Research published in the British Journal of Sports Medicine (March 11, 2008) shows that maintaining aerobic fitness through to middle age could delay biological aging by 12 years. The benefits of incorporating even a modest exercise program into one’s daily routine improve the body’s oxygen consumption and its ability to generate energy, which, in turn, leads to the slowing and possible reversal of the inevitable decline of our body’s function. 

As experts in mobility, motion, and exercise prescription, physical therapists can evaluate and assess your musculoskeletal and cardiovascular systems to develop a safe, individualized exercise plan for you. Whether your goal is to manage your weight or combat the effects of inactivity, recover from a nagging injury, ache or pain, or take your current exercise program to the next level, we are the health care practitioner to ask.  
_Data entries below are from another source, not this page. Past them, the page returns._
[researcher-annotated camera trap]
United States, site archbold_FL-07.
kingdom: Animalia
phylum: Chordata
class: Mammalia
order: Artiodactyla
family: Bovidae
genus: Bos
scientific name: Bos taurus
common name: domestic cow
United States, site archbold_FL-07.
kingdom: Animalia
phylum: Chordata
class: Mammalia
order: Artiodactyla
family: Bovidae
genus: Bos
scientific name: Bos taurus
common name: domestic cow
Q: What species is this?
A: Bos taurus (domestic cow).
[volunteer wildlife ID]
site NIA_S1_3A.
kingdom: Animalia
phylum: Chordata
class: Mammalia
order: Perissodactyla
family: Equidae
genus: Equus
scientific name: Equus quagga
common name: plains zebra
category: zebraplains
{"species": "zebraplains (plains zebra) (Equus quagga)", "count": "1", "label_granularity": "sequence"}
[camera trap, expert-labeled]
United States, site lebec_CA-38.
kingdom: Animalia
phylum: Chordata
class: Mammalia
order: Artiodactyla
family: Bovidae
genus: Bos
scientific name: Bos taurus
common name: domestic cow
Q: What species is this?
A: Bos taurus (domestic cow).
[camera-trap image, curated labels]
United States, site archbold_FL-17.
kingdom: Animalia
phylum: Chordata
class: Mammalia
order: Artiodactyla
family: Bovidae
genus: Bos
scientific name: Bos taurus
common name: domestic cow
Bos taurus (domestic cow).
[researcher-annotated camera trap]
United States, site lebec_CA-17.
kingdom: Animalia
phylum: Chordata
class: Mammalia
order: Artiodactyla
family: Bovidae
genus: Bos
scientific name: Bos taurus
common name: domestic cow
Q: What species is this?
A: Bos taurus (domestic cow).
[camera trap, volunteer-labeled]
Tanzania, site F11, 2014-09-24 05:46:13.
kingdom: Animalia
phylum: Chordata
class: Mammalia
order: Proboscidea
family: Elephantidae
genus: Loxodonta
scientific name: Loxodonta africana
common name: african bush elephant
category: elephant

Many people are afraid to start an exercise program. You may be intimidated by the gym or may have gotten injured in the past doing an exercise class, be scared to overdo it and get injured, or simply not know where to start. Physical therapists are different from Personal Trainers. Personal trainers may be appropriate for the younger, fitter, more active individual. Still, they will not have extensive knowledge of the cardiovascular and musculoskeletal systems and managing conditions such as Osteoarthritis, Herniated Discs, Stenosis, or Rotator Cuff injuries.

Let us help

 This is where a Physical Therapist’s medical background and education in movement science and rehabilitation can isolate key problem areas and address them specifically, using techniques such as joint and soft tissue mobilizations, along with neuromuscular re-education and exercises allow restoration of normal pain-free movement patterns.  

If you are thinking of starting an exercise program, call to make an appointment to get a Physical Therapy assessment of your mobility, stability, strength, balance, and neuromuscular control. Get your baseline measurements to see how ready you are so that we can help you start at the right level and intensity to allow a smooth transition into an exercise program. We will give you advice on stretching before and after, how to prevent exercise soreness, how to listen to your body, so you know when to back off a little or push a little harder. 

We will also help you plan to get the workout in during a busy day, the importance of sleep, adequate nutrition, and hydration, and how you can cross-train to prevent injury and keep it interesting. If you are already exercising and want to take it to the next level, we can perform a Selective Functional Movement Assessment (SFMA) to help you reach your next goal.